Which of the following options is TRUE?

A) TRUE

B) TRUE

C) TRUE

D) TRUE

E) All the above

By selecting A, for example, I can argue that the stem ("Which of the following options is TRUE?") will be perfectly satisfied with the option A. Is option A TRUE? Yes. Correct. I'm not saying other options are FALSE, I'm saying option A is a correct answer.

Lessons learned: avoid using "all the above" unless it's absolutely necessary. But if you do, you must word the question stem to make only one of the options correct, either by ranking the correct answers or eliminating some of them.

For example, you may see question stems including words like "most appropriate" answer, or "simplest," or "quickest," or "least expensive," etc. The proper wording suggests multiple options may satisfy the question stem; however, out of those, you're looking for one in particular. Context matters!

If you really have to have multiple correct answers, then just use multiple select. Speaking of multiple select, there are two ways to indicate the number of options to select: explicitly and implicitly. You can explicitly say "Select two." Or just imply that there are multiple correct answers by saying "Select all that apply."

There is a huge difference between these two approaches!

Let's say there are 5 options and 2 correct answers to select. If you explicitly say to select 2 options, the challenge comes down to 2 out of 5. There 10 different ways to pick 2 out of 5.

If you say "select all that apply": 0 out of 5 + 1 out of 5 + 2 out of 5 + 3 out of 5 + 4 out of 5 + 5 out of 5. That is 32 different ways. And then you have to think about whether you are awarding partial points or not.

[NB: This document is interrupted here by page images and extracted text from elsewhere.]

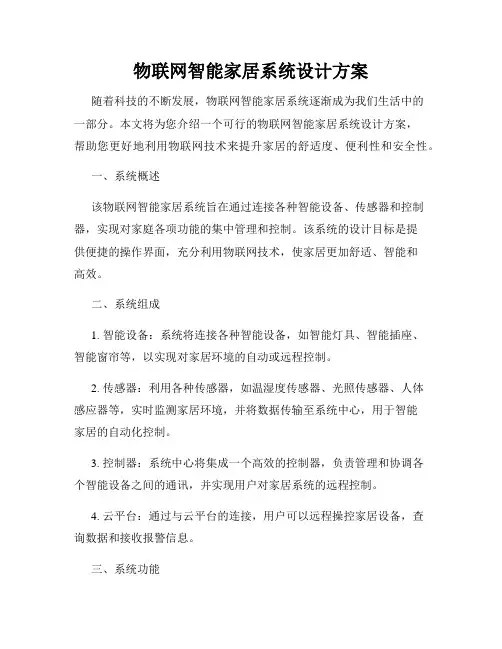 物联网智能家居系统设计方案

随着科技的不断发展，物联网智能家居系统逐渐成为我们生活中的一部分。本文将为您介绍一个可行的物联网智能家居系统设计方案，帮助您更好地利用物联网技术来提升家居的舒适度、便利性和安全性。

一、系统概述

该物联网智能家居系统旨在通过连接各种智能设备、传感器和控制器，实现对家庭各项功能的集中管理和控制。该系统的设计目标是提供便捷的操作界面，充分利用物联网技术，使家居更加舒适、智能和高效。

二、系统组成

1. 智能设备：系统将连接各种智能设备，如智能灯具、智能插座、智能窗帘等，以实现对家居环境的自动或远程控制。

2. 传感器：利用各种传感器，如温湿度传感器、光照传感器、人体感应器等，实时监测家居环境，并将数据传输至系统中心，用于智能家居的自动化控制。

3. 控制器：系统中心将集成一个高效的控制器，负责管理和协调各个智能设备之间的通讯，并实现用户对家居系统的远程控制。

4. 云平台：通过与云平台的连接，用户可以远程操控家居设备，查询数据和接收报警信息。

三、系统功能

Back To Our Bad Qs Question!

What was your answer? A,B,C,D,E,F, or none of them?

A) Incorrect – It would make all options below correct. It conflicts with option E or F, for example. Also, if A is true, then B is true. And C-F would need to be both true and false at the same time…

B) Incorrect – It would make all options below incorrect. It conflicts with option D, for example.

C) Incorrect – This is more interesting. It claims that either A or B is correct but not both. That contradicts A because option A states both A and B are correct. And it contradicts B, because option B states that C is incorrect.

D) Incorrect – Option D can't be correct because, again, it would make both A and B correct at once. (Just a note: if you ever use "all the above" or "none of the above," don't shuffle them. The order does matter!)

E) Correct – Check this out for yourself!

F) Incorrect – If option F is correct, then answers A-D are all incorrect. However, if that is true, option E is true as well. Oops. And if option E is incorrect, as stated by option F, then A-D can't be all incorrect.

Conclusion

A) Don't use "all the above" or "none of the above" unless you really need to.

B) If you do use "none of the above" and it is correct, make sure you tell the user the correct answer in the feedback.

C) All of above

  • Update
    Since the original article, you can now use AI to assist you with your questions, or even to write them for you. So, let's make sure we close down the Bad Qs Bar for good!